TEXT SECTION:
This is the headline of Gina Kolata's article in the New York Times about a large study on diabetics. One part of the study compared the benefits from very rigorous control of blood sugar to a program of somewhat looser control. The obvious hypothesis was that trying to get the blood sugar levels to as close to nondiabetic levels as possible would be a good thing, in this case a good thing in preventing heart attacks. What the study found instead is stunning:
For decades, researchers believed that if people with diabetes lowered their blood sugar to normal levels, they would no longer be at high risk of dying from heart disease. But a major federal study of more than 10,000 middle-aged and older people with Type 2 diabetes has found that lowering blood sugar actually increased their risk of death, researchers reported Wednesday.
The researchers announced that they were abruptly halting that part of the study, whose surprising results call into question how the disease, which affects 21 million Americans, should be managed.
The study's investigators emphasized that patients should still consult with their doctors before considering changing their medications.
Among the study participants who were randomly assigned to get their blood sugar levels to nearly normal, there were 54 more deaths than in the group whose levels were less rigidly controlled. The patients were in the study for an average of four years when investigators called a halt to the intensive blood sugar lowering and put all of them on the less intense regimen.
The results do not mean blood sugar is meaningless. Lowered blood sugar can protect against kidney disease, blindness and amputations, but the findings inject an element of uncertainty into what has been dogma — that the lower the blood sugar the better and that lowering blood sugar levels to normal saves lives.
Medical experts were stunned.
Note that the patients were randomly assigned to each treatment group. This means that the differences in the death rates are not because one group was in worse state of health to begin with, say. The differences must be in the treatment regimes themselves, and if you read the linked article you will find that the researchers worked very hard to find the reason for the excess deaths, other than the lowered blood sugar, but failed to do so.
This study reminds us of the possibility that something "everybody knows to be good" may in fact not be good at all. It also reminds us of the need to do studies of this type, even in areas where "everybody knows what works."

INSTRUCTIONS:
**1.** Please list the conditions that the diabetes study article says lowered blood sugar can protect against.
**2.** Answer these questions from the diabetes study article:
(a) How many people took part in the major federal study?
(b) How many more deaths occurred in the group assigned to get blood sugar to nearly normal?
(c) On average, how long had patients been in the study when investigators halted the intensive blood sugar lowering?
Nothing here depends on the listing that comes next.

(Dataset entries)

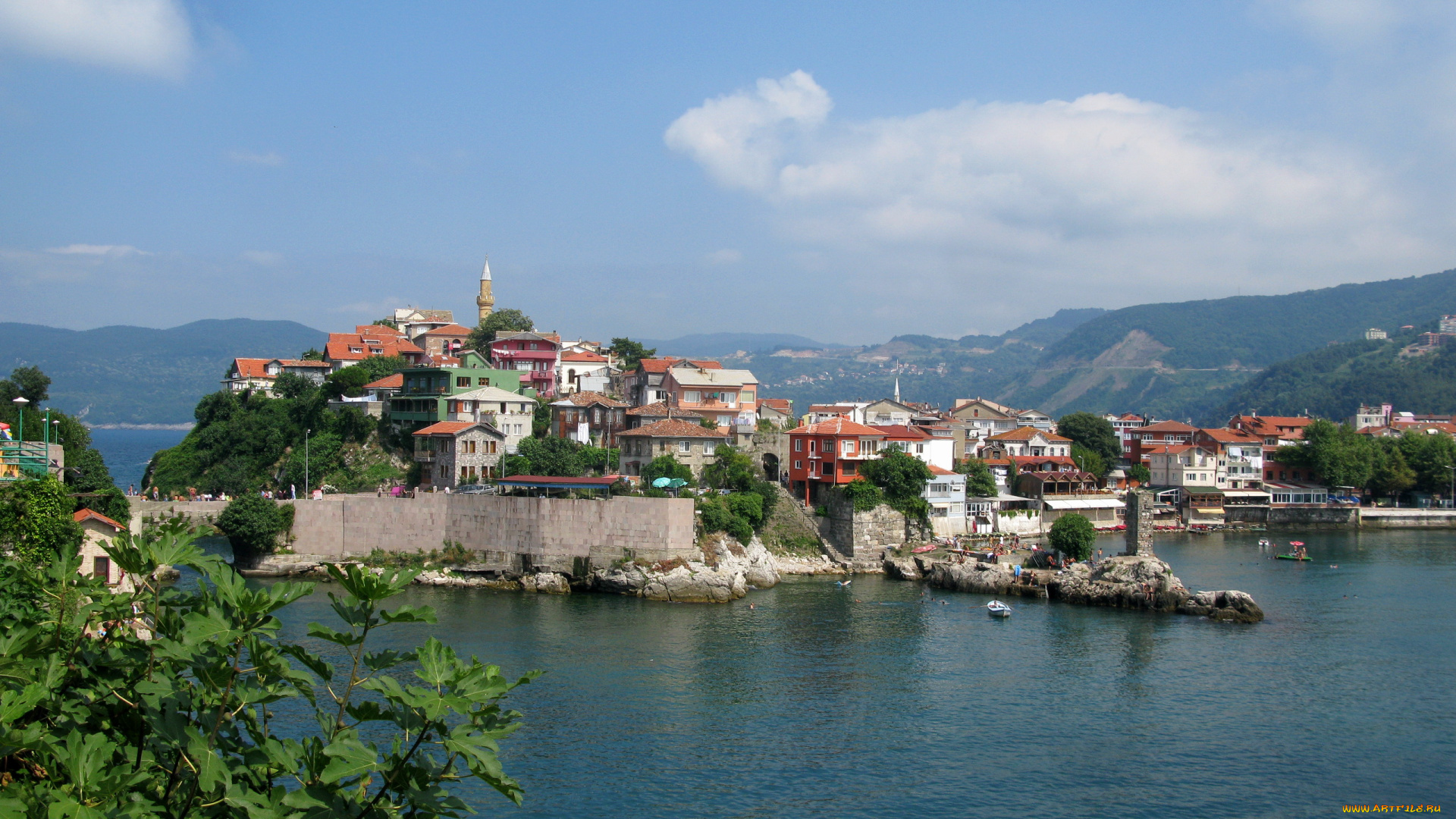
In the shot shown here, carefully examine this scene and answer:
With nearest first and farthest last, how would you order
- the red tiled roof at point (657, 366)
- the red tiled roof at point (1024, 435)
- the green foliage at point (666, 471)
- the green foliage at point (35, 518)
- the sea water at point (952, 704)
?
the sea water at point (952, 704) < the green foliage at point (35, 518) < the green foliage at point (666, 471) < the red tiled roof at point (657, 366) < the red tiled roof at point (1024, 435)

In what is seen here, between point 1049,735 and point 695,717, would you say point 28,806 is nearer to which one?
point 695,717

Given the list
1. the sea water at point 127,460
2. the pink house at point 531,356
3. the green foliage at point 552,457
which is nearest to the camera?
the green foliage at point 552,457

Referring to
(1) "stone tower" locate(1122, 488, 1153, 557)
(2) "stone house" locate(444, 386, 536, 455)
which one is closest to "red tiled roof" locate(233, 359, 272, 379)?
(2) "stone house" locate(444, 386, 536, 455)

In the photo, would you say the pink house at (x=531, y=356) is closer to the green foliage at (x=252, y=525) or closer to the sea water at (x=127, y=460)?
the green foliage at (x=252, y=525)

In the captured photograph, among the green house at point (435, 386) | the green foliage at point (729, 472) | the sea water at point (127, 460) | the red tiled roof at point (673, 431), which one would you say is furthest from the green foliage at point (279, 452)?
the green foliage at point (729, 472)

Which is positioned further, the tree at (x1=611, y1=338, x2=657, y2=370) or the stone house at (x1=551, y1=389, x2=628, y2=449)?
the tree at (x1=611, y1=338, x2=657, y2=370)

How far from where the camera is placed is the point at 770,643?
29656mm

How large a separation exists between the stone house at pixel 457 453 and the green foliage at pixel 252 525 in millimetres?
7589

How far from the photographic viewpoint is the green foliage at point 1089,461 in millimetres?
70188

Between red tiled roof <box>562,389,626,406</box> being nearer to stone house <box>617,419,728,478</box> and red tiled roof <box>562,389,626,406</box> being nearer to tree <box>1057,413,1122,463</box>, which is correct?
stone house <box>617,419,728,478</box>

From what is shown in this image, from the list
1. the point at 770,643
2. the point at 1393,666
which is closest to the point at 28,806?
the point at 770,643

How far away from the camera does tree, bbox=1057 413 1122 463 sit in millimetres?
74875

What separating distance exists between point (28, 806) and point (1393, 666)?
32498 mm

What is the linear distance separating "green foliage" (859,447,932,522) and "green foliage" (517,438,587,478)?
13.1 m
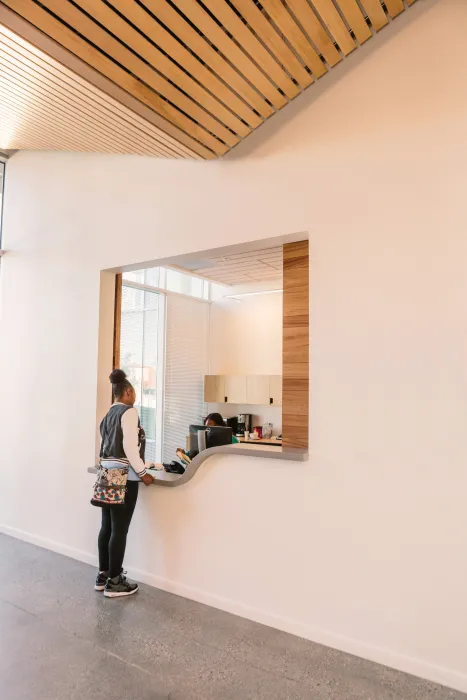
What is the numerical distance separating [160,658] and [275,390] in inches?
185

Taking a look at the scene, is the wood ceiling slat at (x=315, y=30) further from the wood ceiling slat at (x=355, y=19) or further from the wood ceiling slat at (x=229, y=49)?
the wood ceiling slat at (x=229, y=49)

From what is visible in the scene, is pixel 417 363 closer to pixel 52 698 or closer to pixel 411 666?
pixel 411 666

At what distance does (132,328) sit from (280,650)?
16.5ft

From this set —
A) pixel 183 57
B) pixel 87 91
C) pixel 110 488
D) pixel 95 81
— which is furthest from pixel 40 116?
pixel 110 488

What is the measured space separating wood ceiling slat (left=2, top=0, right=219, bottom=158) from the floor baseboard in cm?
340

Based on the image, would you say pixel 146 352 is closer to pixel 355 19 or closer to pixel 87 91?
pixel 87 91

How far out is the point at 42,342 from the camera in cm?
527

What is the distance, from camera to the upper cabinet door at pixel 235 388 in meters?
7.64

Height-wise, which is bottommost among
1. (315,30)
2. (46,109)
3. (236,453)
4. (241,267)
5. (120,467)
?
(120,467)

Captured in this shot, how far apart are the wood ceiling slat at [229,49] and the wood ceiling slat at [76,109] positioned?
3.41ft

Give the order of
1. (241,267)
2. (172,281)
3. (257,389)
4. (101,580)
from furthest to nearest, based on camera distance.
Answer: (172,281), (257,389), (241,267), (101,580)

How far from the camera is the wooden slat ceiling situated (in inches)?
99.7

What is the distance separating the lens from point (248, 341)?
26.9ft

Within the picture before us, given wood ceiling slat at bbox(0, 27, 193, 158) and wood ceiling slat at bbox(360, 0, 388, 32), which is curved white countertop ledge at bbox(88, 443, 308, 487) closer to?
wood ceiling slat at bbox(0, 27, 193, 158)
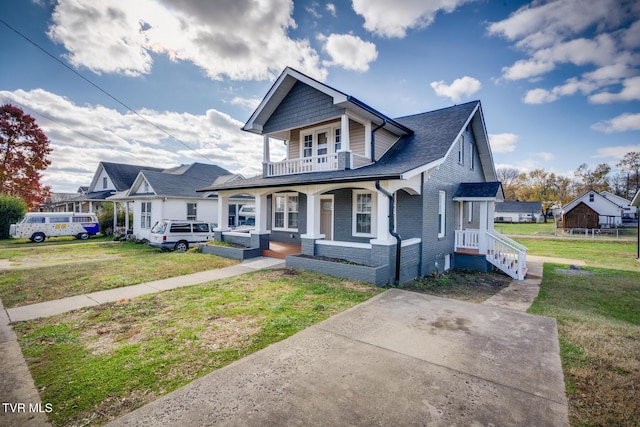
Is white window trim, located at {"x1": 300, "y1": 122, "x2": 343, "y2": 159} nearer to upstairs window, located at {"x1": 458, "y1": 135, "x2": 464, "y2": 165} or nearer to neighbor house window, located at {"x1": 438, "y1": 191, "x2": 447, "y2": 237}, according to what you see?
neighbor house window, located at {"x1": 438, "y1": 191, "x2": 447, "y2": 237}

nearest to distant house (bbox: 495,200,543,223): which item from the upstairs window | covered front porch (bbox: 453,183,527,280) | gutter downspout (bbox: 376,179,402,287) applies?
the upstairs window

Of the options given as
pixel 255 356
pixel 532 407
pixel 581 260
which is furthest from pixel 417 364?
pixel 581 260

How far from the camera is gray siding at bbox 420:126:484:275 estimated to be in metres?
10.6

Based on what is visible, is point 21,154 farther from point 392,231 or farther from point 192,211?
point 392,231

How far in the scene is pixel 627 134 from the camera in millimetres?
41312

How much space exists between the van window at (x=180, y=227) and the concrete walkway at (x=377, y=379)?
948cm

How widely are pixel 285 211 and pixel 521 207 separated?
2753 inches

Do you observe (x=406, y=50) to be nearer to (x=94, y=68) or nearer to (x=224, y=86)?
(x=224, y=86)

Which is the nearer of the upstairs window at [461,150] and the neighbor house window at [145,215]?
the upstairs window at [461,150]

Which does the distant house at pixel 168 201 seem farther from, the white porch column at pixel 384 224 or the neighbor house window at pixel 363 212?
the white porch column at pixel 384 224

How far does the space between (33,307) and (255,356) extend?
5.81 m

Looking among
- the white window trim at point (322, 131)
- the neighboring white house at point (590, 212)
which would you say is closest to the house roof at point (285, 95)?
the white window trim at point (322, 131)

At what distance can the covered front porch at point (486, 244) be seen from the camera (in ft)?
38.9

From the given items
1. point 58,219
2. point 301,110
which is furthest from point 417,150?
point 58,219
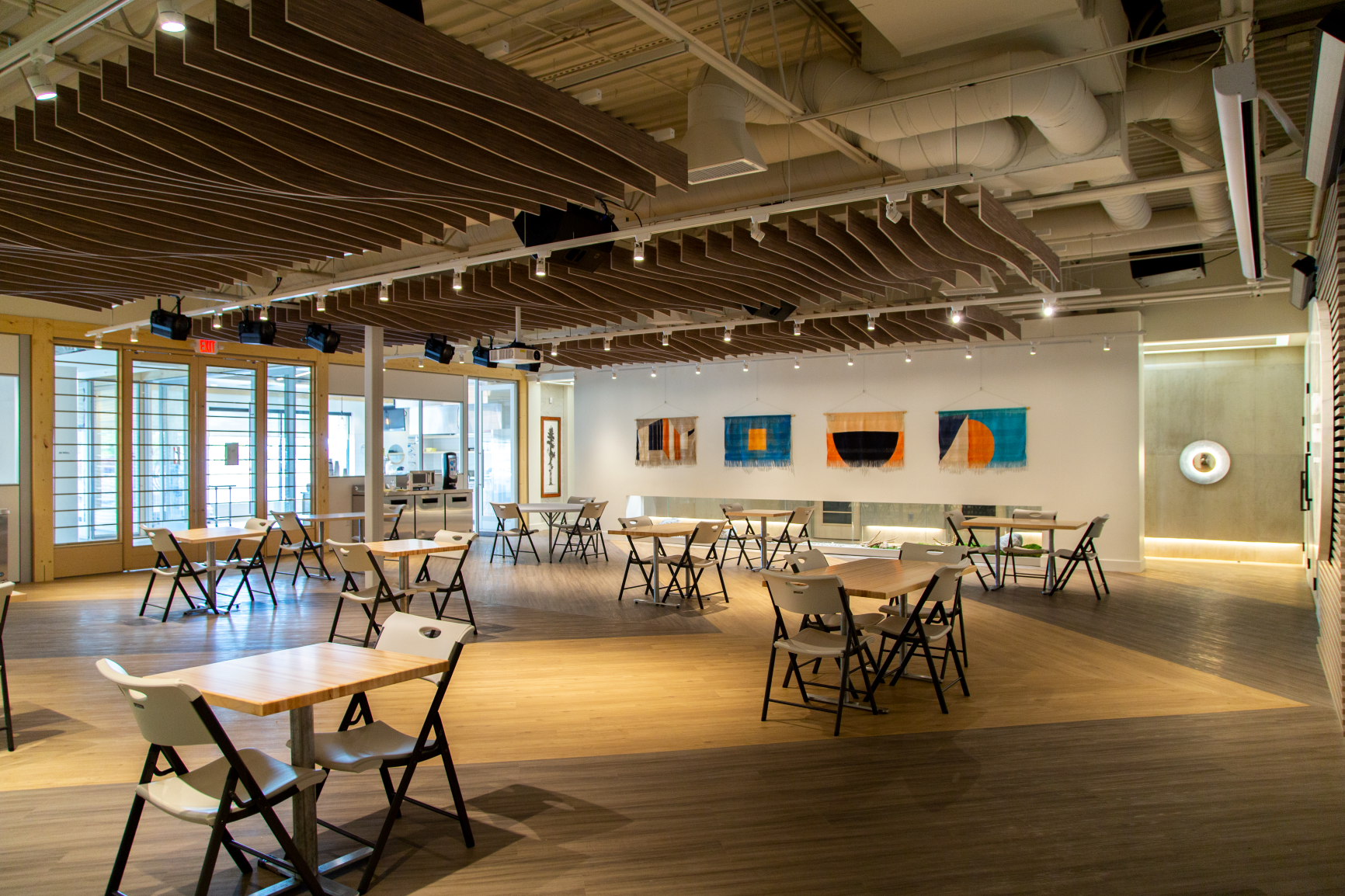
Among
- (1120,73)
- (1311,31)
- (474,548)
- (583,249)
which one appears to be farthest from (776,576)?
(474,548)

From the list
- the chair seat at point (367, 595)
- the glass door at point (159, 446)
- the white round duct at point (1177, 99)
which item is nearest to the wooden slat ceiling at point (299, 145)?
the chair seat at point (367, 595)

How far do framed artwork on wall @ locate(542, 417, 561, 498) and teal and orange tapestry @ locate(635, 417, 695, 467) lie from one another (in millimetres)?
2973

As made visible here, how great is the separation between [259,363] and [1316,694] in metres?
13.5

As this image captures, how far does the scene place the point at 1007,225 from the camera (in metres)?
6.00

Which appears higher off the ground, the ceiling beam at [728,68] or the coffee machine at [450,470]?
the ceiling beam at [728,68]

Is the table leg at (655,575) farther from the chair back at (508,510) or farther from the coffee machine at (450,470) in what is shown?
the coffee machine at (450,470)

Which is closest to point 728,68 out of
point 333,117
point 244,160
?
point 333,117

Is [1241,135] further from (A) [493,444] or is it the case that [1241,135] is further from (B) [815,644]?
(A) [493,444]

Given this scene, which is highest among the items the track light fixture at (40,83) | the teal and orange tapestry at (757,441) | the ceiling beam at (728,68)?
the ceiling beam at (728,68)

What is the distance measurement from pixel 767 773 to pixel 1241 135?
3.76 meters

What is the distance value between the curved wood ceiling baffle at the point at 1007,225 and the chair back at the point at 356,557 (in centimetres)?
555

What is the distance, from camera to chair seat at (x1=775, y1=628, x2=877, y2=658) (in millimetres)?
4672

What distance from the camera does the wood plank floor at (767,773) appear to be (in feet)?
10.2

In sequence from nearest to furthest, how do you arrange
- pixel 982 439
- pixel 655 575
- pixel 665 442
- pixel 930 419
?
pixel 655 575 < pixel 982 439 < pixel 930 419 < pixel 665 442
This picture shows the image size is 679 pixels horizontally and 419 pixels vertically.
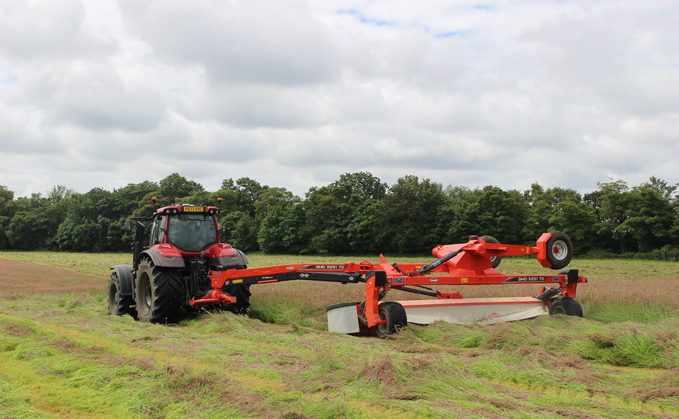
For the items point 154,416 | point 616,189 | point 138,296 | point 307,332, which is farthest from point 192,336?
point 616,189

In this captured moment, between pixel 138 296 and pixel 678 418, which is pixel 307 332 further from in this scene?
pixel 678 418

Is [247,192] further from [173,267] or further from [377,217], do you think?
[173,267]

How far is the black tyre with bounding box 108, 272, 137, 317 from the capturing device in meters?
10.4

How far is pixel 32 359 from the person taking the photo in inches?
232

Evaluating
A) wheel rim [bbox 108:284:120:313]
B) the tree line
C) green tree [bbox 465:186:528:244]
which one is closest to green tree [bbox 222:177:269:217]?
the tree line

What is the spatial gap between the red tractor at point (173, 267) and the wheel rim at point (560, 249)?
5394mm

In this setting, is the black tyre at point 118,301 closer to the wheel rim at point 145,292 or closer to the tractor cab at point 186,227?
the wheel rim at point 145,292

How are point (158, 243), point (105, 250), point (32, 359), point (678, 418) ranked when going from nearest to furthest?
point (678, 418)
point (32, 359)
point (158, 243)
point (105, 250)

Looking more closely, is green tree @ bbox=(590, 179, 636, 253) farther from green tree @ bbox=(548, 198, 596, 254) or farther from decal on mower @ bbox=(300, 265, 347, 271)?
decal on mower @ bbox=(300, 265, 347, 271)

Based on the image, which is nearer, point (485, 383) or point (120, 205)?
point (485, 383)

TASK ANSWERS:
**1.** Kidney disease, blindness, amputations

**2.**
(a) More than 10,000
(b) 54
(c) Four years